You might think that it would be hard to find much in common between a car and a chair, but the original Audi TT and the outlandish ‘Wassily’ Model B3 are among the best-known manifestations of Bauhaus design, which is sufficient justification for a few straight comparisons, I reckon.
If we’re talking about value for money, the car has the chair licked comprehensively. In the early 1990s, an original B3 sold for nearly $31,000, which is more than £40,000 in today’s money. An original TT can easily be bought for 10% of that – and it will have four chairs thrown in.
The TT is a Bauhaus-inspired design that went from pen to paper, from paper to show star, then from show star to production with mercifully few design changes. Such faithfulness to the designer’s original vision is very rare in this industry, and because the car wasn’t forced to conform to a corporate identity (like its successor had to with its ‘goatee’ grille), it retains a timeless quality that marks it out as something special.
I pondered all of this as I spent a month with the Audi heritage fleet’s early-1999 example. The first thing that struck me was quite how small the original TT is compared with the current one. In fact, it’s actually both shorter and narrower than the current Volkswagen Polo.

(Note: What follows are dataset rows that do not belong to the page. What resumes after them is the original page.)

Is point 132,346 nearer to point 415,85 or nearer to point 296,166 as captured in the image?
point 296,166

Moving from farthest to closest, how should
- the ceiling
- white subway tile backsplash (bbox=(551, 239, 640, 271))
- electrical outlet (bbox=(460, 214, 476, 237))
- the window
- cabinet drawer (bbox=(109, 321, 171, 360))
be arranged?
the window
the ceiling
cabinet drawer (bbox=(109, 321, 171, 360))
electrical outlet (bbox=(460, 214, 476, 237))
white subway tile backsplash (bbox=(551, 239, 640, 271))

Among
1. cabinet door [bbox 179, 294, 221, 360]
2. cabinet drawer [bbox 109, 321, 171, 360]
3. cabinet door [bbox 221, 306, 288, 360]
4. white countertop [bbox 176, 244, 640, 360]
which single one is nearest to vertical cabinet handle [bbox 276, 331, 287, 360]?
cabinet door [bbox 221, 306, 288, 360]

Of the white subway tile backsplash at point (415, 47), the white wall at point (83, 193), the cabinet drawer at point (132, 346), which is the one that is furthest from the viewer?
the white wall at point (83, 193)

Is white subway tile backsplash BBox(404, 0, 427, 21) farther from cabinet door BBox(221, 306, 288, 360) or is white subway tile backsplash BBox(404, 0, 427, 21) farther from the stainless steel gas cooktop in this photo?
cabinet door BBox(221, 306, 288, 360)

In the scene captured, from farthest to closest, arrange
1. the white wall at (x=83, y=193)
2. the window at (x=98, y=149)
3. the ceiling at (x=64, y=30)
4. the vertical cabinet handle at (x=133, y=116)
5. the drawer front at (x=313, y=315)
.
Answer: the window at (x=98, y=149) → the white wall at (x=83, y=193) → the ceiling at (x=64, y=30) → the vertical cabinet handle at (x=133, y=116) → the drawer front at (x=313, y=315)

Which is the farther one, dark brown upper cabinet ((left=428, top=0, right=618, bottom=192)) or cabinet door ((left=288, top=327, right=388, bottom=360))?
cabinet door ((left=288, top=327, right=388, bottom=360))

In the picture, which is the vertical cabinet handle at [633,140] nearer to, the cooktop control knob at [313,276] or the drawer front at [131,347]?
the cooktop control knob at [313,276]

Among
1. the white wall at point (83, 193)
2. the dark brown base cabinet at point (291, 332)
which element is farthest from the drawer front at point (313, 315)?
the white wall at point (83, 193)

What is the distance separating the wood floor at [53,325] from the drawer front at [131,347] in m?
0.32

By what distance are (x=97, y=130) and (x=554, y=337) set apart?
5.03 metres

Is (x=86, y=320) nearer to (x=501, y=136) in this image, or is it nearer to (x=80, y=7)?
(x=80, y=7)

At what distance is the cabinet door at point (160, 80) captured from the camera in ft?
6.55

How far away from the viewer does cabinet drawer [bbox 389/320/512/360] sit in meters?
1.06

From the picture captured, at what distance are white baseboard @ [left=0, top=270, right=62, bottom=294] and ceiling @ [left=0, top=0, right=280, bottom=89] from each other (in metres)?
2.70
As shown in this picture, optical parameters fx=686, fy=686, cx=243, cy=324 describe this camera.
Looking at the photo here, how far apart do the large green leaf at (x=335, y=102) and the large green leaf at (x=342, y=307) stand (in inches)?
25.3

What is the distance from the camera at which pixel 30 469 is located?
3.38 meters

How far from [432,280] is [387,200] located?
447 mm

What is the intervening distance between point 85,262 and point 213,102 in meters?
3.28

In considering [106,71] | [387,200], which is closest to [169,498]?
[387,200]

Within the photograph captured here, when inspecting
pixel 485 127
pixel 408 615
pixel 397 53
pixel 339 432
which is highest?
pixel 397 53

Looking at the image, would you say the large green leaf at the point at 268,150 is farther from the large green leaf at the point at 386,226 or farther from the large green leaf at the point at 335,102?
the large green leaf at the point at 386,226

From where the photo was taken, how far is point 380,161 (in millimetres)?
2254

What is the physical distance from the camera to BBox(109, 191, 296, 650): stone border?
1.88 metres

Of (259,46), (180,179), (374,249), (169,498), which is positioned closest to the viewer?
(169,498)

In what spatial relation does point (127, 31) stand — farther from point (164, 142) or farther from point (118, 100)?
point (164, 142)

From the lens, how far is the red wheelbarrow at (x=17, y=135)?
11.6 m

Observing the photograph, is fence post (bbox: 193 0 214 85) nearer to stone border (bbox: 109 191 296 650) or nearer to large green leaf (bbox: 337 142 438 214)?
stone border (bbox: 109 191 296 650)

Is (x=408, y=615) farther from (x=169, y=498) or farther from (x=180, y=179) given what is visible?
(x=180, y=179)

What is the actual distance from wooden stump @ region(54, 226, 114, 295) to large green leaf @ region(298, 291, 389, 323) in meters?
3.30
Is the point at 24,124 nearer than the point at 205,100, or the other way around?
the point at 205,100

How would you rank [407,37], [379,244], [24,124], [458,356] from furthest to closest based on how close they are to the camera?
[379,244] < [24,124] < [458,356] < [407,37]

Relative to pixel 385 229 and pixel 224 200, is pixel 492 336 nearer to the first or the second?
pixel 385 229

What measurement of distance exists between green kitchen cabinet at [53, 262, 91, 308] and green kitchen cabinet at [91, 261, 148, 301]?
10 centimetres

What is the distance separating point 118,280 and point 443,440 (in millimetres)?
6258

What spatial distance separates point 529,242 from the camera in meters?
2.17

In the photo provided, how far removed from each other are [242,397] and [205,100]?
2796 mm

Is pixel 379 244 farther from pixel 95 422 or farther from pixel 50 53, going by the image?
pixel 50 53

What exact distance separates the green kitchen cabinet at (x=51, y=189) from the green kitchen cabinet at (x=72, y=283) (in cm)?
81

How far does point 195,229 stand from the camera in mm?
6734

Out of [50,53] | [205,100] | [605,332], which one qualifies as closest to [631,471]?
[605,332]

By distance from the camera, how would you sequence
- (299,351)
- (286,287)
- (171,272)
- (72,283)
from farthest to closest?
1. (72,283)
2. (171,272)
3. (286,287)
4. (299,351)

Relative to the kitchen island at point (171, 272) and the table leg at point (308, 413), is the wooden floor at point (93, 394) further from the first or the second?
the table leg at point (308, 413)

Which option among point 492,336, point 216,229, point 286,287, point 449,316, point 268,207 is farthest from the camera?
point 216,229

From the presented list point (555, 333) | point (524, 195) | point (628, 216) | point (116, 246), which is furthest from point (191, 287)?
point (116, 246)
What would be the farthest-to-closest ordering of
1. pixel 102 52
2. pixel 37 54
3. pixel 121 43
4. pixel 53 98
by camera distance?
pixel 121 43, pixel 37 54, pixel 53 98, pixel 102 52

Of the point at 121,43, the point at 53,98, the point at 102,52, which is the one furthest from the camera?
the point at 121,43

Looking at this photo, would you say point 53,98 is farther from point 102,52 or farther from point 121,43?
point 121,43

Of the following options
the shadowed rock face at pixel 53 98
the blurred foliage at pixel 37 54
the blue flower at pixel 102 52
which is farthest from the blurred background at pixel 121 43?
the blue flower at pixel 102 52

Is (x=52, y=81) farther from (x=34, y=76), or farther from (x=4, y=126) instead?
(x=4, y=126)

Yet its cockpit is hardly what you would call cramped. True, the rear seats are useless for anyone with, say, a head or a pair of legs, but the front seats and the steering wheel have loads of adjustment for you to get comfortable. In some ways, you would think it were roomier inside the first TT than the latest one, such is the overwhelming nature of the latter’s extra airbags, safety beams and convenience features that help it pass stringent safety testing and satiate the modern consumer’s hunger for gadgets.
On the other hand, it’s this relative lack of electrickery and luxury that dates the TT the most: air conditioning and leather upholstery are about the only concessions to luxury you will find in here. You can at least fit an aftermarket Bluetooth head unit for streaming music and, thanks to a handy aluminium cover, hide it from view to avoid ruining the minimalist design of the interior.
It’s this economy of material usage that brings us back to Marcel Breuer’s 1926 chair and to Bauhaus design in general, because this movement was about the beauty of simplification. The Model B3 took inspiration from the huge club seats that you can find in country estates: these are very material-intensive, with lots of leather and stuffing to make them comfortable, whereas the B3 shuns all of this for a simple tubular steel frame and strips of woven eisengarn cloth strung between them in key places.
Bauhaus thought was also about celebrating industrial innovations. With Breuer’s chair, that can be seen in the frame. Previously, steel tubing had to have a welded seam, which would make the tubing too weak to be bent into complex shapes without collapsing in on itself. But thanks to advances in the manufacturing process, this issue was overcome.